The other is a small variety with leathery leaves (labeled elegans, but I think it’s actually a halcyon because it’s much smaller), pictured here:
Since I’ve got lots of flowerbed space to fill, and I don’t want to spend money on a lot of new plants, I decided to try to propagate all three of these hostas for the first time. Here are some factors: I’ve never propagated hostas before, they’ve only been in the ground for one season, and two of the varieties were severely damaged by bugs.
If you’re propagating hostas for the first time, you can learn from me!
1. Propagate the hosta in the fall before it starts to fade, but well before the first frost of the season. This will allow it to readjust before winter hits. I’m in zone three, and the winters here are bitter. So, I completed the process in early August. (Incidentally, this is also before my work schedule gets to crazy and gardening falls by the wayside.)
2. Dig a deep, wide hole around the hosta, but nothing too crazy. In reading up on how to propagate hostas, I was astounded to read about the root mass these plants have. Two times the width and depth of the plant! Look, in reality, I didn’t find these particularly challenging to dig up. I didn’t put the spade in all that far away from the plant, and yes, I’m sure I accidentally broke off plenty of root system, but there was still plenty to work with in dividing the plants. For your reference, here’s a picture of the root system of the first hosta I dug up:
3. Divide the plants. I started off by finding logical divisions in the plant and gently, slowly, steadily, and sometimes really firmly pulling (sometimes tearing) them apart. In doing so, I accidentally broke off a few chunks with very little root system. Though I don’t have much hope for their survival, I planted them anyway. I read that I might need an ax, a saw, a knife, anything sharp and sturdy, but these plants are relatively small, and I found it easiest to gently work the dirt away from the root system and then separate the plants with my hands from the bottom of the root (opposed to holding on to the plant and putting).

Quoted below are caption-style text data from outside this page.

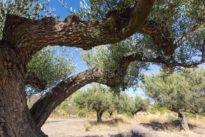 Los pueblos con la mayor concentración de olivos milenarios del mundo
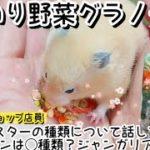 【元ペットショップ店員】手のりしながらハムスターの種類について細かく話してみたっ!!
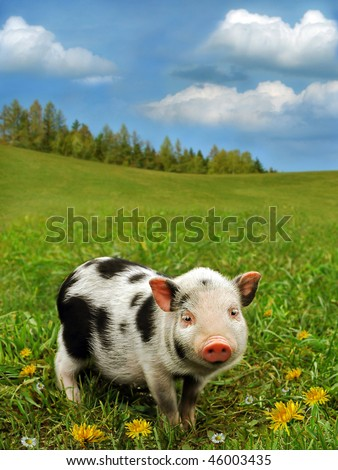 Cute piglet on spring meadow - stock photo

Even though you can easily see the separate stems from the top, surprisingly, I found it easier to divide the plant by holding on to the root system and tearing upwards toward the plant in areas where it naturally seemed to spit. This allowed for much less leaf breakage and a more natural division of the plant.
4. Plant the hostas. Dig new holes to accommodate the newly divided hostas. I tossed in a little fertilizer and spaced everything at least a foot apart. That’s a little on the close side for some of these varieties, but I want it to look relatively full next year (which, I know, is a lofty and possibly unrealistic goal to have the first season after plants are divided). Sprinkle with more fertilizer and water into place.
5. Finally, prune. Cut off any of the leaves that were damaged or broken in the process. I bent several leaves in the propagation process, and so I just cut those off. I also cut away some of the leaves that had been most damaged by insects. I left a few leaves to help the plant absorb sunlight for the next few weeks as it adjusts to the new division. In about a month (hopefully a few weeks before the first of the bad frosts), I’ll cut back all leaves entirely.
As you can see here, I’ve turned three little hosta plants into a new little hosta garden. I transplanted all three into a new area. They are looking pretty ragged right now, but should start to be more presentable when they come up again next spring. Summer 2019 should be amazing…that is unless the bugs continue their raid and I continue to dig them up to divide and expand my hosta garden!